This was the first time in my life that I hadn’t seen one of my children for that length of time. Since we weren’t allowed in, I feared she wouldn’t be taken care of, and in fact she developed the bedsores that rehospitalized her. I pictured all sorts of calamities, imagined my girl lying helpless and ignored. I was sick to my stomach every day, barely able to function at work. She wasn’t being taken care of, and there was absolutely nothing I could do about it. It was psychological and physical torment. It was hell. I prayed that she didn’t think we’d abandoned her.

The police report, issued after some sixty days, completely exonerated us. One of Michael’s lawyers, Deborah Bushnell, immediately questioned the report—we were still under suspicion, she said, and the ban on seeing Terri persisted, though we would be allowed in under supervision. (I’m not sure who the supervisor was supposed to be.) I would have been willing to accept the compromise, but Pat cautioned against it. She didn’t want it to seem that we
needed
supervision.

We went to court. Even here Bushnell argued that we were still a danger to Terri. But—a miracle!—Judge Greer ruled for us. I guess he didn’t want to contradict the unambiguous police report that said we were innocent.

From then on, whenever we visited Terri, we were hypervigilant. As we were getting ready to leave, we’d ask a nurse to check her carefully and made sure the police officer on duty heard her report. And the nurse would look her over: “Yes, she’s fine.”

Which, basically, she was. Although still unkempt, her bedsores had been cured and she was still responsive. I marveled again at her courage and her grit. There was no doubt about it:
My girl does not want to die.

(Stored data)
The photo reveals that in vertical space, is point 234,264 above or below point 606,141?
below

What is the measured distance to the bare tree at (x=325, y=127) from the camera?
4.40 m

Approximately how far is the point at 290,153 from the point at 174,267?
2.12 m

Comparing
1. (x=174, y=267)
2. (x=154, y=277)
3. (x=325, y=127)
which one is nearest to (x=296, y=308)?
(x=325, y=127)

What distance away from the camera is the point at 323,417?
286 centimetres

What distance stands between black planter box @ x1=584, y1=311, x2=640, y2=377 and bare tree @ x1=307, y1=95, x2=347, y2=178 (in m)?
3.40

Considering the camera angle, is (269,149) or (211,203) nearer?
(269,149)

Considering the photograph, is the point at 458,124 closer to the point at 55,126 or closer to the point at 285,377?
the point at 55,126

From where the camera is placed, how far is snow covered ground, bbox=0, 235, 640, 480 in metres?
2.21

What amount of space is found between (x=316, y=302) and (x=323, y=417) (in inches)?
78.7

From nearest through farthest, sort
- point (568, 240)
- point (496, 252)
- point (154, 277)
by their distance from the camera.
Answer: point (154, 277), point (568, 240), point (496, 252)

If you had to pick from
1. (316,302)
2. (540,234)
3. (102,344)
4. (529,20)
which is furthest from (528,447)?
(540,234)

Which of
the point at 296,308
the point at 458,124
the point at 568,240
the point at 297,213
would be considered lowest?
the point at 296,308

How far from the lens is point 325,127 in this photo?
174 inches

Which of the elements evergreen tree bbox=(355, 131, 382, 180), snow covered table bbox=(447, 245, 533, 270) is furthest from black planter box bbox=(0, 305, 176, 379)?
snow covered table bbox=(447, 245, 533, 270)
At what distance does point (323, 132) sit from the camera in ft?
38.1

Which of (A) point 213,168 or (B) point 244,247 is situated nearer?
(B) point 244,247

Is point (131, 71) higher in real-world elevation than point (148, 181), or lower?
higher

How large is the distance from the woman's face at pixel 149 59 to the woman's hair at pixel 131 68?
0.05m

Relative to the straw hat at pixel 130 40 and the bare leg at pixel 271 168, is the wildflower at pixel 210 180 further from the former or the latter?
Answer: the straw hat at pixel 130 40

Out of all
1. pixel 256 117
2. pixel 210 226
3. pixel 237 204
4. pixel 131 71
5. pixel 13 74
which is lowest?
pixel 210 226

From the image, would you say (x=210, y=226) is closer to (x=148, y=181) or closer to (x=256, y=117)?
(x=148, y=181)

Using the information →
a – Answer these questions from the text about visiting Terri:
(i) How long after the ban was the police report issued?
(ii) Which judge ruled for the family in court?
(iii) Who did the family make sure heard the nurse's report as they left?
b – From the text about visiting Terri, reproduce word for word the part that opens with "We went to court." and closes with "want to die.".

Results by task →
a –
(i) After some sixty days.
(ii) Judge Greer.
(iii) The police officer on duty.

b –
We went to court. Even here Bushnell argued that we were still a danger to Terri. But—a miracle!—Judge Greer ruled for us. I guess he didn’t want to contradict the unambiguous police report that said we were innocent.

From then on, whenever we visited Terri, we were hypervigilant. As we were getting ready to leave, we’d ask a nurse to check her carefully and made sure the police officer on duty heard her report. And the nurse would look her over: “Yes, she’s fine.”

Which, basically, she was. Although still unkempt, her bedsores had been cured and she was still responsive. I marveled again at her courage and her grit. There was no doubt about it:
My girl does not want to die.